Task goal:
Could you repeat, word for word, everything from "People who don’t" down to "one and do it." in the essay on freedom from choice below?

What Works: Freedom From Choice


I was on a retreat this weekend, and do you know what one of the little pleasures was for me? Coming to the dining room at mealtimes and being presented with a single option — simply accepting what is offered. Why is this lack of choice a comforting treat rather than an annoying limitation? Because having to choose from dozens of options — having to decide what to do every minute of the day — can be exhausting, and stressful. And, like the dinner menu, many of the decisions we face every day are entirely unimportant.

I live in New York City. More than any other single place on this planet, perhaps, it offers lots of options. This can be exhilarating, but it’s easy to feel overwhelmed. On any given night, there are a dozen amazing events I could attend. On any given day, there are a dozen things I could do to advance toward my goals.

Now, though, thanks to technologies that open up the entire world to us through our cell phone, cable TV and laptop, this characteristic of New York City is becoming more prevalent for everyone, everywhere.

Getting things done

Task management guru David Allen devotes a lot of his attention to the issue of choice. As he sees it, one of the biggest obstacles to getting things done occurs in that moment when we have to decide what to do next. Allen says that often it’s much more efficient to just do something reasonable rather than spend time deciding what to do. His approach, dubbed “Getting Things Done” or GTD, can be overly fussy, but it has a lot of useful techniques.

To oversimplify, its key feature is preparing in advance so you know what needs to be done and can be done in different settings and at different times; then, depending on where you are or what you’re working on, it’s easy to identify what you could be doing, and you just do the next thing on that list. You don’t waste time deciding what to do. You don’t even complicate your lists with the kind of priority coding used in most task management systems. You just do one of the things that needs to be done. Over time, you get everything done and you don’t waste a lot of time deciding the order.

People who don’t fret so much over unimportant choices are more confident and productive. I can’t help remembering an episode of Star Trek: The Next Generation, when Captain Picard and Beverly Crusher have temporarily gained the ability to see each other’s thoughts. When they come to a fork in the path, and the captain picks a route, Crusher discovers that her leader often makes choices without really knowing which is better. If they stopped and debated which way to go, they would have gained little if anything and wasted potentially precious time. So he just picked a direction.

Even if you don’t become a GTD zealot with software and file cabinets and labelers, this one nugget can change your whole relationship to deciding what to do: If you find yourself trying to choose between several comparably useful things to do, just pick one and do it.

Just to be clear, I’m not talking about rushing through decisions here. In my last column, I talked about the value and importance of discernment. Here, I’m referring to things you’ve already decided to do. The question is which, and when. And the answer, often, is any of them, and now.

Set it and forget it

The problem, according to Allen, is that the modern connected person has tons of what he calls “open loops” — uncompleted tasks and undecided priorities — that their brain must keep track of, or experience anxiety over the risk of losing track of. Many of his techniques involve removing unimportant choices, or making them once and moving on, so that our lives become simpler.

Supplied information:
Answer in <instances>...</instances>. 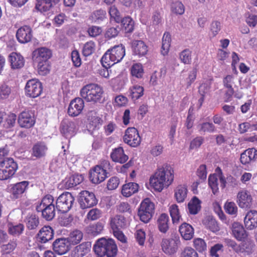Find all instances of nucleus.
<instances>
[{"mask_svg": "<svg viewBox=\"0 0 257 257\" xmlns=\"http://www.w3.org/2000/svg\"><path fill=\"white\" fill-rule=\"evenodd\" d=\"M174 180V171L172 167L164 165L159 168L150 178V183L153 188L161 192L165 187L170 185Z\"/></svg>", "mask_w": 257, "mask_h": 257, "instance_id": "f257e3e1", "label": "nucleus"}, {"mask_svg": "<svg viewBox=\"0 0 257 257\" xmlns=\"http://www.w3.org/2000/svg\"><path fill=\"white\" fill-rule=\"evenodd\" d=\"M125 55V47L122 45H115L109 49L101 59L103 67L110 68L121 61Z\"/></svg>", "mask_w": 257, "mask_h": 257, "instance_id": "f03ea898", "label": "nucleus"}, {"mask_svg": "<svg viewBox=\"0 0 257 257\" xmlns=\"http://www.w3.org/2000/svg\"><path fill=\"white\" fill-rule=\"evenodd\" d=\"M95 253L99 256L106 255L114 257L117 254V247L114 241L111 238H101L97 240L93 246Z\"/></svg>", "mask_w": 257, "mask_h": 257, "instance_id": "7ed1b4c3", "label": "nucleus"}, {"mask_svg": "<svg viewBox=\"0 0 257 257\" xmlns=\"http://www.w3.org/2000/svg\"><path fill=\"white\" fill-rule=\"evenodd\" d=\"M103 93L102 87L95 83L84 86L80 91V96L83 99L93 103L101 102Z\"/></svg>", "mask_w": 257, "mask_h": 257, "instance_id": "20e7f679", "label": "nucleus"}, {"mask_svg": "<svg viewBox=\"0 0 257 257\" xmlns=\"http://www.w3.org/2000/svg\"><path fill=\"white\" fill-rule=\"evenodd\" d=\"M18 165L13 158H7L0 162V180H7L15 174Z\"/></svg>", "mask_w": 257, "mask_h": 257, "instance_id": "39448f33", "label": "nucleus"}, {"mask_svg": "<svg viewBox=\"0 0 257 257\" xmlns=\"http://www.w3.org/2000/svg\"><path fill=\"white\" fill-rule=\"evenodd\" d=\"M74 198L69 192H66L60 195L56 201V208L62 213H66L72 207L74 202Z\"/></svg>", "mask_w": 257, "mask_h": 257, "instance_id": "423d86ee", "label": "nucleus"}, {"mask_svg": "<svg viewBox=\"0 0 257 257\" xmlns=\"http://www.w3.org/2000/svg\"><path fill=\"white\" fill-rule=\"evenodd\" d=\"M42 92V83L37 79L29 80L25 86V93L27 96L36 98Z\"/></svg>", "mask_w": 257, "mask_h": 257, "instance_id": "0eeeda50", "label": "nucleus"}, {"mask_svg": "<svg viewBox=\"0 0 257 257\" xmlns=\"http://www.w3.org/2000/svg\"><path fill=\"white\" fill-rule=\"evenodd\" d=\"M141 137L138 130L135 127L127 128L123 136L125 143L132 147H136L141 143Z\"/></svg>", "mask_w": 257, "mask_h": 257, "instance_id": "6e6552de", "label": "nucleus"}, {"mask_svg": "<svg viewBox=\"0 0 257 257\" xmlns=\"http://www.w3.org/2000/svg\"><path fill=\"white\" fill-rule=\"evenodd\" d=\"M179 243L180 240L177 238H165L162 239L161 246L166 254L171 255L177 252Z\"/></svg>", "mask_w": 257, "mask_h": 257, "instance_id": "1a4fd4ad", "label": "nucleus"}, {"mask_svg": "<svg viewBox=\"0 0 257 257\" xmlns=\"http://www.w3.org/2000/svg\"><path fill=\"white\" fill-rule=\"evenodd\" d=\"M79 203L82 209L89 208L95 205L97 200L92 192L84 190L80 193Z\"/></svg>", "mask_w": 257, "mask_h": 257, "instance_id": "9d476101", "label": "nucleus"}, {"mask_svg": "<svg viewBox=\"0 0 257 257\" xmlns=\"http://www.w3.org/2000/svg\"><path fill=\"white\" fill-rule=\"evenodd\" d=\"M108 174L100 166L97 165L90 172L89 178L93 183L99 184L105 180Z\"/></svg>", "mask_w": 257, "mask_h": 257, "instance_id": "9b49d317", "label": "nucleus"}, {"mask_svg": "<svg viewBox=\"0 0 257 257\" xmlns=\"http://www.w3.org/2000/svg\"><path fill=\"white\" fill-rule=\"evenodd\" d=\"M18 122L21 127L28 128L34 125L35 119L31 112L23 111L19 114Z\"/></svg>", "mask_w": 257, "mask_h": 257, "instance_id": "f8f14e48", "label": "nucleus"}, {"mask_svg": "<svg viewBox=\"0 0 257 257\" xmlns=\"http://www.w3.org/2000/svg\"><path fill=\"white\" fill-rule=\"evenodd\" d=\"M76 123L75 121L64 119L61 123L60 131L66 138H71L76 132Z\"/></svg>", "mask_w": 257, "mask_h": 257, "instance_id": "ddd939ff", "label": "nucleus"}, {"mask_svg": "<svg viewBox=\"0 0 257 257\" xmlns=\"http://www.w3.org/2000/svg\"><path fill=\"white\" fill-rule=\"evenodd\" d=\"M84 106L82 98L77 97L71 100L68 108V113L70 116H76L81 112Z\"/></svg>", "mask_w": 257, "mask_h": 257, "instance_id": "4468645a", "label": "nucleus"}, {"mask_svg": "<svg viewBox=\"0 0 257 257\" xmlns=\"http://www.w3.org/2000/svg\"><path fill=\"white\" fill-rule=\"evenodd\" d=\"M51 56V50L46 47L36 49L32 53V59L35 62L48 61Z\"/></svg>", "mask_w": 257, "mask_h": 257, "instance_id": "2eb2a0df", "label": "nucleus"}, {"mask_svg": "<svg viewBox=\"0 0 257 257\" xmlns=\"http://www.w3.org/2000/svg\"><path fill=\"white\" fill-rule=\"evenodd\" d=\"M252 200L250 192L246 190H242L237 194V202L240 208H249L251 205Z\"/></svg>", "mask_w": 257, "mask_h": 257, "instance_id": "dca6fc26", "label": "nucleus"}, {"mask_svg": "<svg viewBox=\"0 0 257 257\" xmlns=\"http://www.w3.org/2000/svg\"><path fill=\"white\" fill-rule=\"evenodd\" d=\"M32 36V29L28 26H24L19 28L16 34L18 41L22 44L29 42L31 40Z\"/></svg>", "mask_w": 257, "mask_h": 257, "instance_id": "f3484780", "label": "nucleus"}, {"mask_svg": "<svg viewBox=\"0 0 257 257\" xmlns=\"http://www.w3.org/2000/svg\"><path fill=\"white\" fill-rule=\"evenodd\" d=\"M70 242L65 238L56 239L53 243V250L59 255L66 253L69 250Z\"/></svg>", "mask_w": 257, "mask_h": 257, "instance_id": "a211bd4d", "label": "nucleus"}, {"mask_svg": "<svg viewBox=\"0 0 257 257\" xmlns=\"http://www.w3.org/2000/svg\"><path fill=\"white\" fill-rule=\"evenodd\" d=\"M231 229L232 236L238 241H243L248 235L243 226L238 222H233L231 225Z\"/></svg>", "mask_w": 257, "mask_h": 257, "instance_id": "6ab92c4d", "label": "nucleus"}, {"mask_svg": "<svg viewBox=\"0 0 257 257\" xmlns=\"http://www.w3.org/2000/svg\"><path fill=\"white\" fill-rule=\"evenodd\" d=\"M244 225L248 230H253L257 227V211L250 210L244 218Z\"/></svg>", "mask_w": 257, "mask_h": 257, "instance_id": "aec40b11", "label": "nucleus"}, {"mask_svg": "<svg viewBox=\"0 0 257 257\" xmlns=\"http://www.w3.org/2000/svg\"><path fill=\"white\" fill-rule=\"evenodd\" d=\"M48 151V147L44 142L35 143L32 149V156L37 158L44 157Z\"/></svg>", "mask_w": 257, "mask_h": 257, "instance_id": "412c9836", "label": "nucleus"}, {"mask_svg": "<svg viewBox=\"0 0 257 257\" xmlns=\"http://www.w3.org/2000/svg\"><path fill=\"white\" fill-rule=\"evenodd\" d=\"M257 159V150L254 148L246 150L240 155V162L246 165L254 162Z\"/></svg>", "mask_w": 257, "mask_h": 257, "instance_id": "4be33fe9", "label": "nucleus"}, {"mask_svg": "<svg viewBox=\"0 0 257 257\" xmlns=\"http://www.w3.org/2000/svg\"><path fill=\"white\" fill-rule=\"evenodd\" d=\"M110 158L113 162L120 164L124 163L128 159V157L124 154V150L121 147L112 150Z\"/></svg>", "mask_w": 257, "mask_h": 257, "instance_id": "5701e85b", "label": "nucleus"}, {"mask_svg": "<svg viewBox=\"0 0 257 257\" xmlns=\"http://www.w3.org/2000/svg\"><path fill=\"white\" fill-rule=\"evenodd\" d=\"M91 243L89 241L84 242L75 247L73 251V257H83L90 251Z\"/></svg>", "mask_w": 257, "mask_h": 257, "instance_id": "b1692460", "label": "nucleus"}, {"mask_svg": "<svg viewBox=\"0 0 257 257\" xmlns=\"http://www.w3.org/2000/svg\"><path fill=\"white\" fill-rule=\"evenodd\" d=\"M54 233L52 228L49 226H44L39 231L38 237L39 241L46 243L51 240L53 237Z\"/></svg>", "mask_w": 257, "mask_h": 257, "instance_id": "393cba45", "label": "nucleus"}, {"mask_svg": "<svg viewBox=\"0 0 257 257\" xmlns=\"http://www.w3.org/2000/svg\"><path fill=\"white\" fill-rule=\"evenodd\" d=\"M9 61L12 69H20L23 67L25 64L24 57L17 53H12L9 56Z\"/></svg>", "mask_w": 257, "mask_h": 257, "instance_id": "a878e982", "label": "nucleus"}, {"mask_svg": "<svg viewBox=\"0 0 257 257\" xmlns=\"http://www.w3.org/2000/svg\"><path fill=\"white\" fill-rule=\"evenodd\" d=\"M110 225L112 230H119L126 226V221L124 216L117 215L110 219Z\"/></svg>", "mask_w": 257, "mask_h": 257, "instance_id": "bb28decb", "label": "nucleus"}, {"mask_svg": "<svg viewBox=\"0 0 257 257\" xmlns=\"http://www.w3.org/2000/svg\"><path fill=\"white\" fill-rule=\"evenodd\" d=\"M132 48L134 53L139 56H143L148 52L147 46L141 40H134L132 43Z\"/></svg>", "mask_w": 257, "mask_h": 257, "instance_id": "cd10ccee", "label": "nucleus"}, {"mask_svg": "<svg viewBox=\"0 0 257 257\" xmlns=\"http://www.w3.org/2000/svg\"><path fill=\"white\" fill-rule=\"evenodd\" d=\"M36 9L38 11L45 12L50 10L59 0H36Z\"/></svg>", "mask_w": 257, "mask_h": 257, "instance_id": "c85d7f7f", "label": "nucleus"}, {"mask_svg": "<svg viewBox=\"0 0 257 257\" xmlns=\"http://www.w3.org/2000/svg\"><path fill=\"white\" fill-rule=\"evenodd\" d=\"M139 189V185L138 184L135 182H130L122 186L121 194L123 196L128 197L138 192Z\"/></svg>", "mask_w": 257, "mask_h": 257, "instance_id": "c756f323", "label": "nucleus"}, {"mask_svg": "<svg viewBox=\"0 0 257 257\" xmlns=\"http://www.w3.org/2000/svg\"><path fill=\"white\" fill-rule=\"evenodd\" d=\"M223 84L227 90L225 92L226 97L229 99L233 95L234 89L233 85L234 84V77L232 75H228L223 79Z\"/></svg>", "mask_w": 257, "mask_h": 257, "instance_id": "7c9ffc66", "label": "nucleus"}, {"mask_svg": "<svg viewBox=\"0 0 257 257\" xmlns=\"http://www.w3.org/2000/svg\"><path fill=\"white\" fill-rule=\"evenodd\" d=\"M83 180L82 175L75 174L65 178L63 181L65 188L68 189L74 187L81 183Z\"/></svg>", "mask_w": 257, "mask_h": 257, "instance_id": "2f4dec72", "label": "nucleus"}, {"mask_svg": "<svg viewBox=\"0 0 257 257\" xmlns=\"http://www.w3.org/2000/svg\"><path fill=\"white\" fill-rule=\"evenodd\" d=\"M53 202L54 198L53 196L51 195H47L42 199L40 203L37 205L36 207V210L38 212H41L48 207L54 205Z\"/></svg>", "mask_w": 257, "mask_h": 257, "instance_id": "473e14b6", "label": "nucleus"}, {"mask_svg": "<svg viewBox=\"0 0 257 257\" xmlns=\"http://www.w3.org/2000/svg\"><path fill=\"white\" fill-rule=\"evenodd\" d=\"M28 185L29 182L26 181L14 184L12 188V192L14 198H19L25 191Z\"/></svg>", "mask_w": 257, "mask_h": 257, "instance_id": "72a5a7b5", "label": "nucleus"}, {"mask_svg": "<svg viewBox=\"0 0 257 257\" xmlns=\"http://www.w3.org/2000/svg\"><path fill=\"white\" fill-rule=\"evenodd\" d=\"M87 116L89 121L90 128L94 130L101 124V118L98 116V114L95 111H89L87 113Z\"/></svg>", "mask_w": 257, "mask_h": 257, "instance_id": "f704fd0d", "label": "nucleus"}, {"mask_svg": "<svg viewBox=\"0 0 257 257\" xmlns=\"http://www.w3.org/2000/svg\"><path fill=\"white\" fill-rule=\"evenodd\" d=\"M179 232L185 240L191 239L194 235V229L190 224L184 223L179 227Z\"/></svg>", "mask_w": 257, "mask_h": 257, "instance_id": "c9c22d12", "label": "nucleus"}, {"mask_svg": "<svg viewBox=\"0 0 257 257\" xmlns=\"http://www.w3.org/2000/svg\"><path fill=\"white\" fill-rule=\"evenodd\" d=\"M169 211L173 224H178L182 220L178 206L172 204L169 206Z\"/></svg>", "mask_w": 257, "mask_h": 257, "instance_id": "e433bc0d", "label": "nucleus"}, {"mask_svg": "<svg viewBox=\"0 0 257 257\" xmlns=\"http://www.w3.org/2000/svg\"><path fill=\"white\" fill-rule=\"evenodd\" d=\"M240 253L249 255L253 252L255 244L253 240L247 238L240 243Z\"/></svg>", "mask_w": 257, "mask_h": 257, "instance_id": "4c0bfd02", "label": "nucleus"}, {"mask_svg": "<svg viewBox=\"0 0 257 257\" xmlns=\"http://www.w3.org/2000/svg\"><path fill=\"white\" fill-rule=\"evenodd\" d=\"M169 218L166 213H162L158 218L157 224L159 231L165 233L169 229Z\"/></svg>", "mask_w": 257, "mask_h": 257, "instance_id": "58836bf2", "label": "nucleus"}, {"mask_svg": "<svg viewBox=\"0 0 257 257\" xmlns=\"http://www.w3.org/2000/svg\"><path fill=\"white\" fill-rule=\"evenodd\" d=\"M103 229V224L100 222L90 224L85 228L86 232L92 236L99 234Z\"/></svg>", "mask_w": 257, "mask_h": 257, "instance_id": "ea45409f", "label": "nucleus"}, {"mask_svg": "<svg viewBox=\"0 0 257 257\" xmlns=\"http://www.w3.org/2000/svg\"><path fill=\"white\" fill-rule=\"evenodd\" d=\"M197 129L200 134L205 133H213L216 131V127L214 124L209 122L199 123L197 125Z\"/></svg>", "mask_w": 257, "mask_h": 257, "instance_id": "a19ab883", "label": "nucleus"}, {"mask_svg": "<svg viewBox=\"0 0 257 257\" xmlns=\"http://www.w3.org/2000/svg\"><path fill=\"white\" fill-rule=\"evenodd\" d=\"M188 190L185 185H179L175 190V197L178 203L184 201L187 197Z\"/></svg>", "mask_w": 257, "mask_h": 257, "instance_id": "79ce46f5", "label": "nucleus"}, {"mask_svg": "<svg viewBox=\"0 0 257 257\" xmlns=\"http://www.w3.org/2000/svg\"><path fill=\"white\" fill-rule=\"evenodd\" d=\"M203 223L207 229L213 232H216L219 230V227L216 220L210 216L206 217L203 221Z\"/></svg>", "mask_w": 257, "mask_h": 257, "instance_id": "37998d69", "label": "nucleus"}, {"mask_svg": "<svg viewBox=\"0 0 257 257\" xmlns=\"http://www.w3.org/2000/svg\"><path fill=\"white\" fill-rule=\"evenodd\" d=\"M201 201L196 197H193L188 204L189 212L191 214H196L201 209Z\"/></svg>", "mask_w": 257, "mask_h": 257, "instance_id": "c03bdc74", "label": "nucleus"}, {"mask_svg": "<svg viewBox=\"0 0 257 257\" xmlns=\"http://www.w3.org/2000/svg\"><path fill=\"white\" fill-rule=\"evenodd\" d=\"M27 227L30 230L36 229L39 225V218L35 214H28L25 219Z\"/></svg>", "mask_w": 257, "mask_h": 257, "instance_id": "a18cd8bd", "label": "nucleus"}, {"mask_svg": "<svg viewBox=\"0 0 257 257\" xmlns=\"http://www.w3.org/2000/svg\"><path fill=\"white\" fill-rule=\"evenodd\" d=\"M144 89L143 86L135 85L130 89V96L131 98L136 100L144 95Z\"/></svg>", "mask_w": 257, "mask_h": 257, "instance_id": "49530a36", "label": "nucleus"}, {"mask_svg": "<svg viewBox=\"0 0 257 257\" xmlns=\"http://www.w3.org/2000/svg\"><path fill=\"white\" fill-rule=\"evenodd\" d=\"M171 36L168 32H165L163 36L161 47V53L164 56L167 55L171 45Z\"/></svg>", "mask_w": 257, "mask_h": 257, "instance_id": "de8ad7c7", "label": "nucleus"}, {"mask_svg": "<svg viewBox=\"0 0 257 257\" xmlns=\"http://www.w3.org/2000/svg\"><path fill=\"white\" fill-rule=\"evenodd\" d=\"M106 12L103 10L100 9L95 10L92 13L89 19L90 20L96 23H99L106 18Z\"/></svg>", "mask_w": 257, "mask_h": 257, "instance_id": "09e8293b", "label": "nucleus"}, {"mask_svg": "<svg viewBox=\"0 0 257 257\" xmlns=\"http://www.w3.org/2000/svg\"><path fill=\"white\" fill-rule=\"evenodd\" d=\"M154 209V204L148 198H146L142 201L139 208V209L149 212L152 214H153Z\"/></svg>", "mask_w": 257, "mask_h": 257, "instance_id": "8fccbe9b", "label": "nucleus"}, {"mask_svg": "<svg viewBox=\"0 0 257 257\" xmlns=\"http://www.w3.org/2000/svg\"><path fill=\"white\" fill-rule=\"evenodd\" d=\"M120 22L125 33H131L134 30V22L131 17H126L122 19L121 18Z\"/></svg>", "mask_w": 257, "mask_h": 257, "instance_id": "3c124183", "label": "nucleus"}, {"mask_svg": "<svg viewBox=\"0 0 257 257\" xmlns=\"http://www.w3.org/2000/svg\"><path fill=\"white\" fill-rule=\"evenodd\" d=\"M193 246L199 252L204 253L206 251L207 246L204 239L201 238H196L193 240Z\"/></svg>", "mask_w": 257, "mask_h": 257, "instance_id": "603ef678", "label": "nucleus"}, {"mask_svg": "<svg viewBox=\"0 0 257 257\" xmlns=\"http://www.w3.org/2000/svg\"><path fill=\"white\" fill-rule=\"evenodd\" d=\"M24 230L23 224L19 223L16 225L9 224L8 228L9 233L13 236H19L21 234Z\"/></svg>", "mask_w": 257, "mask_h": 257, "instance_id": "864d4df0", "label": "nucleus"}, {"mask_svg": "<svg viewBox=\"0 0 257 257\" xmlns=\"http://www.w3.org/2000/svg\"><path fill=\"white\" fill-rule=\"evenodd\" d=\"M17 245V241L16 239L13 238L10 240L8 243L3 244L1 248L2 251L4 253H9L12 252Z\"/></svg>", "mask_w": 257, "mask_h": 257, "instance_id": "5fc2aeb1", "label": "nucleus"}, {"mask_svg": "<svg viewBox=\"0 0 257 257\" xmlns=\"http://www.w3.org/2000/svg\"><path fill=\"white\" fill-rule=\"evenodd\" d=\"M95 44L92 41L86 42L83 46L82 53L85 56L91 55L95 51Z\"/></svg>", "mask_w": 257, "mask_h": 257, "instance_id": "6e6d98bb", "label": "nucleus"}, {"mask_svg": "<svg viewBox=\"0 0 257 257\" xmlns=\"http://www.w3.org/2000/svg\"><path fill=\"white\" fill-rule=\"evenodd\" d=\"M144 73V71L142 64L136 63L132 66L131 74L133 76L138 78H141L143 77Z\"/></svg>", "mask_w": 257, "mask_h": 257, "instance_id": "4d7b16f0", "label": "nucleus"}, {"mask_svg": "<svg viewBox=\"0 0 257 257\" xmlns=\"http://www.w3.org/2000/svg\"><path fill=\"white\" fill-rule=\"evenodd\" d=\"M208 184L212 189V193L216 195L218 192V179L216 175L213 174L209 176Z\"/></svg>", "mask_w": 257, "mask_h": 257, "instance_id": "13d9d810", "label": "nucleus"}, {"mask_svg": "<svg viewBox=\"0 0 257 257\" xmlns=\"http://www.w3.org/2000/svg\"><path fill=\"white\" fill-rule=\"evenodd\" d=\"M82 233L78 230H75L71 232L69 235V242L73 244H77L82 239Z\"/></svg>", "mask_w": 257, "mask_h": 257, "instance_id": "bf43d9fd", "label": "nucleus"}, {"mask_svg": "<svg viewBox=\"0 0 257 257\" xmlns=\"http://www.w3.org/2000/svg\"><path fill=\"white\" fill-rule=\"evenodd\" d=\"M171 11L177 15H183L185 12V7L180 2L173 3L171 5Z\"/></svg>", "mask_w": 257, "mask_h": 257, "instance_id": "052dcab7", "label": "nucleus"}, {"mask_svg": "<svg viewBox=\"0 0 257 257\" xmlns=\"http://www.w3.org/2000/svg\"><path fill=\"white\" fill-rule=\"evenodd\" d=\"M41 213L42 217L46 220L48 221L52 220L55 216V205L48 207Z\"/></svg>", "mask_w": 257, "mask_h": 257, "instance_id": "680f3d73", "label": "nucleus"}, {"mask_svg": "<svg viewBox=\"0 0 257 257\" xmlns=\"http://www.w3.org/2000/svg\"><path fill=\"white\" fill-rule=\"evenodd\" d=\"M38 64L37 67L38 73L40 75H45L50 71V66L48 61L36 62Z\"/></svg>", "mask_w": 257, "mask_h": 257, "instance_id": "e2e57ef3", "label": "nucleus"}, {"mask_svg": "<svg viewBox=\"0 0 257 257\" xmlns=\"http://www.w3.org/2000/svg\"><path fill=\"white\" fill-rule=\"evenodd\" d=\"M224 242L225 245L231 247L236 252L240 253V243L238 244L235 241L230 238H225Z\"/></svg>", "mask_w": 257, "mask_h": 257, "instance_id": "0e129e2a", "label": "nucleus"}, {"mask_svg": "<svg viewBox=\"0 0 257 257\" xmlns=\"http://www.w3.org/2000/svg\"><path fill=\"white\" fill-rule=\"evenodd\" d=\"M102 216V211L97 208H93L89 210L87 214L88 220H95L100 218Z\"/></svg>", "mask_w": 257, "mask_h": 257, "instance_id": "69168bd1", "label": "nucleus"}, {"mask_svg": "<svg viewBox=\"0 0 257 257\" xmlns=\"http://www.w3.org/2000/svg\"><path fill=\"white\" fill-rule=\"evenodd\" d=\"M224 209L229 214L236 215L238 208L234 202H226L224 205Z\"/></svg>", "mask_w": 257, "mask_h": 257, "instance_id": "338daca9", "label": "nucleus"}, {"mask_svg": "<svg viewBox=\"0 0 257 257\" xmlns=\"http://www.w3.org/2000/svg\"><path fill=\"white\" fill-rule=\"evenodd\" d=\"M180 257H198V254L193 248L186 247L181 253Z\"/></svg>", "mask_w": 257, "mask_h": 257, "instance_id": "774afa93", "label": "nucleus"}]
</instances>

...

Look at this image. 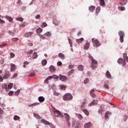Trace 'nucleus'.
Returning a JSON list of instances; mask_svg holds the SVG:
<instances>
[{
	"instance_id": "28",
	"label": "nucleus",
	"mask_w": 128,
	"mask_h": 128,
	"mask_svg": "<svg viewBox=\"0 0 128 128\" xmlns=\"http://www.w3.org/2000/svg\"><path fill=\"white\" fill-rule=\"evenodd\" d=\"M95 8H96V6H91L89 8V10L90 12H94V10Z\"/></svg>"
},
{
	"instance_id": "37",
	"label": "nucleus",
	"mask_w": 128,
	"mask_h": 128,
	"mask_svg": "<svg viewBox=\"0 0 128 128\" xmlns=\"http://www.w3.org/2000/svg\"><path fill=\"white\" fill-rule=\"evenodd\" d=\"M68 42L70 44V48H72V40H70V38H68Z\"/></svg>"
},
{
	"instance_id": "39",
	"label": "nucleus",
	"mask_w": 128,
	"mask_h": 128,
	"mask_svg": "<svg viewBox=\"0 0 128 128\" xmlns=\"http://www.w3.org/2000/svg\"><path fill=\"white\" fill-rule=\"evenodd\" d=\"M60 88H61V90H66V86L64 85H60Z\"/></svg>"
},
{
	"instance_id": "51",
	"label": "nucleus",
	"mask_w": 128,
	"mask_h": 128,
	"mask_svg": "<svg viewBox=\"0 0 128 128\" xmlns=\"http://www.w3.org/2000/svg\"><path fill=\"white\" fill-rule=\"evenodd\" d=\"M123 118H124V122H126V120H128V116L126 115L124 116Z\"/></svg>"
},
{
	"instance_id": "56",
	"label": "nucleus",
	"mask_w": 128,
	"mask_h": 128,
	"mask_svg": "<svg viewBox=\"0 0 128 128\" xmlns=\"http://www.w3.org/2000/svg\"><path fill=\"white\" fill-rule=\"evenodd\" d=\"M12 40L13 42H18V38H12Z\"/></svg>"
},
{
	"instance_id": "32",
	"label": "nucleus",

Solution for this problem:
People who don’t fret so much over unimportant choices are more confident and productive. I can’t help remembering an episode of Star Trek: The Next Generation, when Captain Picard and Beverly Crusher have temporarily gained the ability to see each other’s thoughts. When they come to a fork in the path, and the captain picks a route, Crusher discovers that her leader often makes choices without really knowing which is better. If they stopped and debated which way to go, they would have gained little if anything and wasted potentially precious time. So he just picked a direction.

Even if you don’t become a GTD zealot with software and file cabinets and labelers, this one nugget can change your whole relationship to deciding what to do: If you find yourself trying to choose between several comparably useful things to do, just pick one and do it.